WORK INSTRUCTION 1: Please repeat the passage from the P.J. Crowley resignation article word for word, everything from "State Department spokesman P.J. Crowley resigned" down to "statement on Sunday.".
WORK INSTRUCTION 2: Carry on with the P.J. Crowley resignation article, picking up right after its final sentence.

PAGE EXCERPT:
※

In this photo taken Sept. 2, 2010, State Department spokesman P.J. Crowley speaks to reporters as Secretary of State Hillary Clinton holds during direct negotiations at the State Department in Washington. Crowley has resigned after causing a stir by describing the Army's treatment of the suspected WikiLeaks leaker as "ridiculous" and "stupid." Crowley said in a statement Sunday, March 13, 2011, that he took responsibility for the remarks, and that given their impact, he had submitted his resignation to Clinton.
AP Photo/Charles Dharapak
P.J. Crowley speaks to reporters on Sept. 2, 2010.
AP Photo/Charles Dharapak

State Department spokesman P.J. Crowley resigned on Sunday, after a recent flap with the administration over comments he made criticizing the Defense Department's handling of suspected WikiLeaks source Bradley Manning.

Crowley, who served as National Security Council spokesman under former President Bill Clinton, came under fire last week after describing the treatment of Manning as "ridiculous, counterproductive and stupid" during an academic forum at the Massachusetts Institute of Technology.

"Given the impact of my remarks, for which I take full responsibility, I have submitted my resignation," Crowley said in a statement on Sunday.

※

RECORDS SHOWN:

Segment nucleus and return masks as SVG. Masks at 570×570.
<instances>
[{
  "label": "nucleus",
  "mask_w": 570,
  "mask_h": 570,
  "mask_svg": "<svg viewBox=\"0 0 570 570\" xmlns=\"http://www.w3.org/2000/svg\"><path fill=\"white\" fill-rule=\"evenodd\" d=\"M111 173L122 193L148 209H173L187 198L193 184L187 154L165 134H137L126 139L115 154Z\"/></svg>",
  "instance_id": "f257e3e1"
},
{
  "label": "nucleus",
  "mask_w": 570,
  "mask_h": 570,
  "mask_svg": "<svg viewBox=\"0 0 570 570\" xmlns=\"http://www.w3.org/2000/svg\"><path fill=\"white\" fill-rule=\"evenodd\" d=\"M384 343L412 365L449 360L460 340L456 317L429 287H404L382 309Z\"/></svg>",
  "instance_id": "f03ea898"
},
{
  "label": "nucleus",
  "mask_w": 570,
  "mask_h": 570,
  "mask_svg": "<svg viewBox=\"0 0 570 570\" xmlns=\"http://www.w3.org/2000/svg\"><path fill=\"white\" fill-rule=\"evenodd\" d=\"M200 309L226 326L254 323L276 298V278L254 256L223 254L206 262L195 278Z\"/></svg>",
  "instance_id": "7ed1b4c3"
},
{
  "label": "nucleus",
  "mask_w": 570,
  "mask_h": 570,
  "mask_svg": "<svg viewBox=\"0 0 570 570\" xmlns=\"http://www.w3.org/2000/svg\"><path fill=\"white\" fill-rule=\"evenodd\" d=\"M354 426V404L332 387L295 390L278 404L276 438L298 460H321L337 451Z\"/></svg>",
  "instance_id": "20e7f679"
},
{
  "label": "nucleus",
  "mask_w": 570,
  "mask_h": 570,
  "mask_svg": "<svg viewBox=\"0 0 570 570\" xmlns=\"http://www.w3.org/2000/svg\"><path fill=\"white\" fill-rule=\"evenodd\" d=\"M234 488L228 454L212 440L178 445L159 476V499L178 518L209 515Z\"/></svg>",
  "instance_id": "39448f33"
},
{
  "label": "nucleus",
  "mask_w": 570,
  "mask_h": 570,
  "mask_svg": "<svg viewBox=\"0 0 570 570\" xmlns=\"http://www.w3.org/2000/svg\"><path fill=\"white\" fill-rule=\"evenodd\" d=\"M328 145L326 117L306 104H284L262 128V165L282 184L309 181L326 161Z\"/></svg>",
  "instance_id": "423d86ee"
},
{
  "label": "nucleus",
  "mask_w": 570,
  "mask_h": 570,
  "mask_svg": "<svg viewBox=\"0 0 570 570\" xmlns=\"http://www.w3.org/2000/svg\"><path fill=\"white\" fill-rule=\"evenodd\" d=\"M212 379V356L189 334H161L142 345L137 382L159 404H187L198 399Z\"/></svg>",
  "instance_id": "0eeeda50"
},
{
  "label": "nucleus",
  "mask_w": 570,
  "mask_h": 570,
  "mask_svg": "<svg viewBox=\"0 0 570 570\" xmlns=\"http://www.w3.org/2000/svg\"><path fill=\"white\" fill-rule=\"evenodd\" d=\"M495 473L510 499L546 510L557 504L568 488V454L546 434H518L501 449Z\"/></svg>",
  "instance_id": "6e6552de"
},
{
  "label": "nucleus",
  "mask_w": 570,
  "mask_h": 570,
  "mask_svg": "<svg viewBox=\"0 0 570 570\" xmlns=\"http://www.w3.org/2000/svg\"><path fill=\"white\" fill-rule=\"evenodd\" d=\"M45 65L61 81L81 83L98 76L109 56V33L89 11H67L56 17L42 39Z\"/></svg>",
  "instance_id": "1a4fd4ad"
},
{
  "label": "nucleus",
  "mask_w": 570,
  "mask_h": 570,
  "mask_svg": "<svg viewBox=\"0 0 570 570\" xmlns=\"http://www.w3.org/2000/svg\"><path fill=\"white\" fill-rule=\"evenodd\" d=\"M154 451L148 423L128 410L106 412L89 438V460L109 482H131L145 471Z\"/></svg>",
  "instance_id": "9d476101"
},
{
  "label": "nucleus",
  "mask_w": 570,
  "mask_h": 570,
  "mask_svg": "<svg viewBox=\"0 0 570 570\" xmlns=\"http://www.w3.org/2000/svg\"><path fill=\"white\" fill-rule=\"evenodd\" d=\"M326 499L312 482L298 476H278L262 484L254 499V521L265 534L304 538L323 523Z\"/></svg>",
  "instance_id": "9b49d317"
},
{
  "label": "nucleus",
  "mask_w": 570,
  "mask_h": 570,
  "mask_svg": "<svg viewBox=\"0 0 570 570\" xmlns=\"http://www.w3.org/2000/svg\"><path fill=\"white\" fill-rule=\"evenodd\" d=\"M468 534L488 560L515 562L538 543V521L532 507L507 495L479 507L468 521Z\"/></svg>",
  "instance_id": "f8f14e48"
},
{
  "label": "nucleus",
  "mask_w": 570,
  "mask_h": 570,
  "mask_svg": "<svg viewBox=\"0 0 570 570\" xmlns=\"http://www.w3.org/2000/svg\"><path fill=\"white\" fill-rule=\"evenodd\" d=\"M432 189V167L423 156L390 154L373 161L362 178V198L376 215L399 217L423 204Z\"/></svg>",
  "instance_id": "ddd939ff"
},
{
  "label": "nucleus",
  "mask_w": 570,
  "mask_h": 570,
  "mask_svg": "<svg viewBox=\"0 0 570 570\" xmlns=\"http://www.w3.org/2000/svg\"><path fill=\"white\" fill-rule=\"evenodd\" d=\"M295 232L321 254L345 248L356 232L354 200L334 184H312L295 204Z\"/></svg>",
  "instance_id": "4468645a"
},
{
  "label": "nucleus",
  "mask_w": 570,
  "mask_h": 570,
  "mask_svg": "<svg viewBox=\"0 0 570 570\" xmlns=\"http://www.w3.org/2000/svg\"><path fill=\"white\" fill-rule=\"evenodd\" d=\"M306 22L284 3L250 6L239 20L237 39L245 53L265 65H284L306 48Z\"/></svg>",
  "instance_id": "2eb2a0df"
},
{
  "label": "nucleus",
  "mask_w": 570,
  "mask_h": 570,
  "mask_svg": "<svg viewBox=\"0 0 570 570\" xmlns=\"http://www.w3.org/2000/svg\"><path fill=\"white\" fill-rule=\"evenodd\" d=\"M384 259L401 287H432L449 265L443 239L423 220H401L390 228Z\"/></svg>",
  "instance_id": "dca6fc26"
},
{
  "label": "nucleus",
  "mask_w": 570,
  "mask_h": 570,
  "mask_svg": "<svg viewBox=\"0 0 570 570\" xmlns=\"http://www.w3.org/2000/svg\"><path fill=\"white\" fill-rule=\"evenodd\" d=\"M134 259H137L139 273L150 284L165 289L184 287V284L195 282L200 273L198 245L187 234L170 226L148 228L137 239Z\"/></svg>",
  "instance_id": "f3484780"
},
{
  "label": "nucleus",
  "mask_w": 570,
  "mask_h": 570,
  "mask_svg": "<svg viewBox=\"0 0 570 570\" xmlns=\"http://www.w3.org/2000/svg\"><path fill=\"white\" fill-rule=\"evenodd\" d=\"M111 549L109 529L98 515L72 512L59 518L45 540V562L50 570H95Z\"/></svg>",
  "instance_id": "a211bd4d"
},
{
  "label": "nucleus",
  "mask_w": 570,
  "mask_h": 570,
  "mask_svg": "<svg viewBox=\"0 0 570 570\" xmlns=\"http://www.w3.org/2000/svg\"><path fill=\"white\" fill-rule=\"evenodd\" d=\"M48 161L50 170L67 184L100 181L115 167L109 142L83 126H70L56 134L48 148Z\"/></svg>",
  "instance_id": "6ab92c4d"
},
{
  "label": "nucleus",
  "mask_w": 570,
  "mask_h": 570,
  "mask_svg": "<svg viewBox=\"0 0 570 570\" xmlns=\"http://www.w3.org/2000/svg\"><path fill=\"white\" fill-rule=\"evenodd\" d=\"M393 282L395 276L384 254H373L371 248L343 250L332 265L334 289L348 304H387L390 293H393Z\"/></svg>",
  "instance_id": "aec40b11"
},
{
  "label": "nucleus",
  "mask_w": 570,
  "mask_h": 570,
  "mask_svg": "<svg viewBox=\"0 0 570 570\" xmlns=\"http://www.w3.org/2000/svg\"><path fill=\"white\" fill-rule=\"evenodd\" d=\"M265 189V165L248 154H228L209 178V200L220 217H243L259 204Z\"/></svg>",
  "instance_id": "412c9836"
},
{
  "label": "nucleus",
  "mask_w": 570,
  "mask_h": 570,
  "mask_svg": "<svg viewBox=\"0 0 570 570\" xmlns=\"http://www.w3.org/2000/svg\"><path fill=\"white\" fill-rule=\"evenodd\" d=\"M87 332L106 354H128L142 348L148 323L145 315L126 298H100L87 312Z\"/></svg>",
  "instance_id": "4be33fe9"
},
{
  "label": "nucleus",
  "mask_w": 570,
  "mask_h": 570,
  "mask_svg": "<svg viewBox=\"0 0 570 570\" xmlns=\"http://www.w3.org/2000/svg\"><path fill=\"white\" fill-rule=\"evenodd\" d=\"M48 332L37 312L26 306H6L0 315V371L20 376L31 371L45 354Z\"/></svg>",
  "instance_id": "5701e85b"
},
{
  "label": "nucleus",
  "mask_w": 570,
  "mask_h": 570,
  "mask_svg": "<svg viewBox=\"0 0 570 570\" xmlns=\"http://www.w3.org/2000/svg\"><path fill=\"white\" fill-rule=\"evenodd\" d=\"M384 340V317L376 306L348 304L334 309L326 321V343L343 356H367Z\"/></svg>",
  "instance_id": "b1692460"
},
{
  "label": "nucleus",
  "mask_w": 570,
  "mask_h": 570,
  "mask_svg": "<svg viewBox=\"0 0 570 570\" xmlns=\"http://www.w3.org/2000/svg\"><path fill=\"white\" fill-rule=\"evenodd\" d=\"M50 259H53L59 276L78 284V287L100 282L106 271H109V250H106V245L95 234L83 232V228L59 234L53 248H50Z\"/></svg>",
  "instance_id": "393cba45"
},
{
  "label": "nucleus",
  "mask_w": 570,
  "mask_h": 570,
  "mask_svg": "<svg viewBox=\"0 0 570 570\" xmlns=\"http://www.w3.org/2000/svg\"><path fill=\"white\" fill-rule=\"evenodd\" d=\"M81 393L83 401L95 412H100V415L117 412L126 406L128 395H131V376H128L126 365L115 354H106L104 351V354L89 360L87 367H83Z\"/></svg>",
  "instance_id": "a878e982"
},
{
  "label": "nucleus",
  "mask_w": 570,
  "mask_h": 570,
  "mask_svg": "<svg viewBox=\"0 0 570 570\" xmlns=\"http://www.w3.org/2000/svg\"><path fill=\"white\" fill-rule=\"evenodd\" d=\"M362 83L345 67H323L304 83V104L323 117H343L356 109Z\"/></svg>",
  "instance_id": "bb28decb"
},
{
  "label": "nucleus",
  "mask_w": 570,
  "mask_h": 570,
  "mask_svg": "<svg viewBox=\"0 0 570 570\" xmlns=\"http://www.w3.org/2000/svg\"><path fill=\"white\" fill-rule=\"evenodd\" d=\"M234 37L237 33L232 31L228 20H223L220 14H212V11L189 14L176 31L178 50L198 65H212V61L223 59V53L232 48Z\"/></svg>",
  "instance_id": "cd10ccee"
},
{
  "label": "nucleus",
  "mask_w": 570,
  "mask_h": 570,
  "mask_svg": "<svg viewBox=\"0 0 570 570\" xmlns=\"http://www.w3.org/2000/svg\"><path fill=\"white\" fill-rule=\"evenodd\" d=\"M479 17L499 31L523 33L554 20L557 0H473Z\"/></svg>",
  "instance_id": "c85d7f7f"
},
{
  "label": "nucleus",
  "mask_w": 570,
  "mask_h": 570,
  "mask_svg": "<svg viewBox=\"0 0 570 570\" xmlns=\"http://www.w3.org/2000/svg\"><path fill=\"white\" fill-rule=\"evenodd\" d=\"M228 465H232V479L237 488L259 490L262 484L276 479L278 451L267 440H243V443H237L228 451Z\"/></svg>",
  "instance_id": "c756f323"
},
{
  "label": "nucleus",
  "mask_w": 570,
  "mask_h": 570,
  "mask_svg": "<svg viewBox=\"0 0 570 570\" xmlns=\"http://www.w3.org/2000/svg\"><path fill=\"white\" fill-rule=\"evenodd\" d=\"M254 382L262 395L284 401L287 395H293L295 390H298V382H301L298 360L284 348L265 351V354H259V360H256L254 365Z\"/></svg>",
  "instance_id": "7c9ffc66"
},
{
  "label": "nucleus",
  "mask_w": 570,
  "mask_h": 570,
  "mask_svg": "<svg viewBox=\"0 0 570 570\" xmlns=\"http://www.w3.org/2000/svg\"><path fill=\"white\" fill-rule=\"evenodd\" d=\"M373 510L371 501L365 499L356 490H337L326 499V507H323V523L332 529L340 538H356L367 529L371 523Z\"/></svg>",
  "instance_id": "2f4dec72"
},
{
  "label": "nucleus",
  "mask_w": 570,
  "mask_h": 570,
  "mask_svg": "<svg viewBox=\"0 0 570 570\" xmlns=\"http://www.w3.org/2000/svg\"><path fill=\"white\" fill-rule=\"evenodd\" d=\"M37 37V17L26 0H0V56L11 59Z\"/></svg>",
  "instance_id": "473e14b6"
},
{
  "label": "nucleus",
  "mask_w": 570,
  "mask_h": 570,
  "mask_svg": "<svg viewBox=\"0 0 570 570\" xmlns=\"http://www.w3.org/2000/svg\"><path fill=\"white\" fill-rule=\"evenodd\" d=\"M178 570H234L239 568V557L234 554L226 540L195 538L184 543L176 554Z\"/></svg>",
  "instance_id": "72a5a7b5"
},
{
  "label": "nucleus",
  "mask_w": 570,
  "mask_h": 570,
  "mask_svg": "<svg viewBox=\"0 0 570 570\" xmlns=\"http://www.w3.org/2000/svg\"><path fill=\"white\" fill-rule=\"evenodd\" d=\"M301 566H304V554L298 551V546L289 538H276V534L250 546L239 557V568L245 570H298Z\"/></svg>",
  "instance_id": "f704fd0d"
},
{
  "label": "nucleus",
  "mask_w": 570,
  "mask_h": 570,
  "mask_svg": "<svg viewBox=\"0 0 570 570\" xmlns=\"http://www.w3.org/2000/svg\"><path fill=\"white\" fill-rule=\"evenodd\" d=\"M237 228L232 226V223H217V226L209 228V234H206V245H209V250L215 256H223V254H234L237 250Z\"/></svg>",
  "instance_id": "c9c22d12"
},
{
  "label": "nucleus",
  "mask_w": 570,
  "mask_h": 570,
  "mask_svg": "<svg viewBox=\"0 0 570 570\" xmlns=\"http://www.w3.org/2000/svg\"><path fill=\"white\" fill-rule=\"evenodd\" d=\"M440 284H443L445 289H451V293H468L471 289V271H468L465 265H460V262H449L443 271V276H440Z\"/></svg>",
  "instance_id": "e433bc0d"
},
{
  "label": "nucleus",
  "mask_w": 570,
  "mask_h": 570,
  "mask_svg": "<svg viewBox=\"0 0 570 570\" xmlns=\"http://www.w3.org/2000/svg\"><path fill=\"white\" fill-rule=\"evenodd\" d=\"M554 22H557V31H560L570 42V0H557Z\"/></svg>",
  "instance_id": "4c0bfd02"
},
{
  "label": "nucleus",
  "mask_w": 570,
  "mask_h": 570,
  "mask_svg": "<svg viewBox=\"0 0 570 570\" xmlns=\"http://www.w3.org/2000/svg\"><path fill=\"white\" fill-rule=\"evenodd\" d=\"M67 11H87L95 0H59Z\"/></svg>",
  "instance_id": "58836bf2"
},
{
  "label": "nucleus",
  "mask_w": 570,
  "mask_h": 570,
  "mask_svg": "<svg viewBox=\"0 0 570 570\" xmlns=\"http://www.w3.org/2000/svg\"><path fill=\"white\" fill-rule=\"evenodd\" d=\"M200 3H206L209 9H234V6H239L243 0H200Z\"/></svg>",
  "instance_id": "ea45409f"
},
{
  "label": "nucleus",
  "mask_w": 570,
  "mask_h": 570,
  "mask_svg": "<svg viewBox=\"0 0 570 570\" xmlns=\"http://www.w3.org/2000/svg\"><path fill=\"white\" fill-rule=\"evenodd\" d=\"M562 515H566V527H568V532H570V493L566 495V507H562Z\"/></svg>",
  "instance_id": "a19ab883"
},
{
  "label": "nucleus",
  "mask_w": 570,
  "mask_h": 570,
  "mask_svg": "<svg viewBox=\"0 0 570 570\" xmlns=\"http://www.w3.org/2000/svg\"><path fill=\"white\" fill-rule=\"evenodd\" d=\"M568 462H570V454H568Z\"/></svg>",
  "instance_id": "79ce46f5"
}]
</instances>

※

FINAL ANSWER 1:
State Department spokesman P.J. Crowley resigned on Sunday, after a recent flap with the administration over comments he made criticizing the Defense Department's handling of suspected WikiLeaks source Bradley Manning.

Crowley, who served as National Security Council spokesman under former President Bill Clinton, came under fire last week after describing the treatment of Manning as "ridiculous, counterproductive and stupid" during an academic forum at the Massachusetts Institute of Technology.

"Given the impact of my remarks, for which I take full responsibility, I have submitted my resignation," Crowley said in a statement on Sunday.

FINAL ANSWER 2:
"My recent comments regarding the conditions of the pre-trial detention of Private First Class Bradley Manning were intended to highlight the broader, even strategic impact of discreet actions undertaken by national security agencies every day and their impact on our global standing and leadership," the statement said. "The exercise of power in today's challenging times and relentless media environment must be prudent and consistent with our laws and values."

Clinton said on Sunday she had accepted Crowley's resignation "with regret."

"PJ has served our nation with distinction for more than three decades, in uniform and as a civilian. His service to country is motivated by a deep devotion to public policy and public diplomacy, and I wish him the very best," she said in a statement.

Manning's treatment - he has been detained at the U.S. Marine brig in Quantico, Virginia for several months, and is reportedly held in solitary confinement for 23 hours daily despite never having been convicted for a crime - has spurred outrage among some civil rights advocates.

When questioned about Crowley's comments in a press conference on Friday, President Obama said he had been assured by the Pentagon that the 22-year-old U.S. Army Private was being treated "appropriately."

"With respect to Private Manning, you know, I have actually asked the Pentagon whether or not the procedures that have been taken in terms of his confinement are appropriate and are meeting our basic standards," Mr. Obama said. "They assured me that they are. I can't go into details about some of their concerns, but some of this has to do with Private Manning's safety as well."

Michael Hammer, Principal Deputy Assistant Secretary (PDAS), will serve as Acting Assistant Secretary for Public Affairs, according to Clinton's statement.